PROBLEM REQUIREMENTS: What lines in the entries below contain the word "burst"? Copy all of them.

RECORDS TO USE:
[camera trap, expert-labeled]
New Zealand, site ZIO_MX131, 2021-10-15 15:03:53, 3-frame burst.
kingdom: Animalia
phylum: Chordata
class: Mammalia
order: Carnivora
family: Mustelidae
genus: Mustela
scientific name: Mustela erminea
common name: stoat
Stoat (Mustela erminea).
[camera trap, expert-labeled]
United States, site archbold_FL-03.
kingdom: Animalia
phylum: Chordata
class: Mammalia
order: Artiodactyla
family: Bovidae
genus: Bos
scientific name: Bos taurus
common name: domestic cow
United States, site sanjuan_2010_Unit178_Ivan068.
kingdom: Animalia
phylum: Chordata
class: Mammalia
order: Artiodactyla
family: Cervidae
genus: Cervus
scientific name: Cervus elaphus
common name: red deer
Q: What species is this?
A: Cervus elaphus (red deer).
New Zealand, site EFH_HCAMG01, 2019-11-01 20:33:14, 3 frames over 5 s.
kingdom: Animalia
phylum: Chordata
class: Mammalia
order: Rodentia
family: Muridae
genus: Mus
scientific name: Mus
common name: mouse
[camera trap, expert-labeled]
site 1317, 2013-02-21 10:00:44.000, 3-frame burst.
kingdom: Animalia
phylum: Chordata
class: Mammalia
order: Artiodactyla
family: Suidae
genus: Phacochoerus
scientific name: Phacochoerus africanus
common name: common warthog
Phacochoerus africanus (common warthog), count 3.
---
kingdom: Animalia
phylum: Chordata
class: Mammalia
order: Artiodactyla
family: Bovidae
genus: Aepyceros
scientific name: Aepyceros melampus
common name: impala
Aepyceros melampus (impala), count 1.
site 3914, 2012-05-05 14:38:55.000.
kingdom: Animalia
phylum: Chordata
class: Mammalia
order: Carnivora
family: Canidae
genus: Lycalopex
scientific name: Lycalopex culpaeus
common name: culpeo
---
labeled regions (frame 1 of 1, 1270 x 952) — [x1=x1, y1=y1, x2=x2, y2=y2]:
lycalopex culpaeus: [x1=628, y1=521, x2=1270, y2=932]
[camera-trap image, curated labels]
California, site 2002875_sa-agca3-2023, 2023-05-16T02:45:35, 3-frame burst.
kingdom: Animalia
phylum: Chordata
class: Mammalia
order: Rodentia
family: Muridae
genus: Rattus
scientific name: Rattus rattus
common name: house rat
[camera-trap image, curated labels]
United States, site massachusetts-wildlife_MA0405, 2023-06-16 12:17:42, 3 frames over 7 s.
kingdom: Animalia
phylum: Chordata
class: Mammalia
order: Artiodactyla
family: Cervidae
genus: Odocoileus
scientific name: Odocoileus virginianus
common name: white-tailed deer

ANSWER SECTION:
New Zealand, site ZIO_MX131, 2021-10-15 15:03:53, 3-frame burst.
site 1317, 2013-02-21 10:00:44.000, 3-frame burst.
California, site 2002875_sa-agca3-2023, 2023-05-16T02:45:35, 3-frame burst.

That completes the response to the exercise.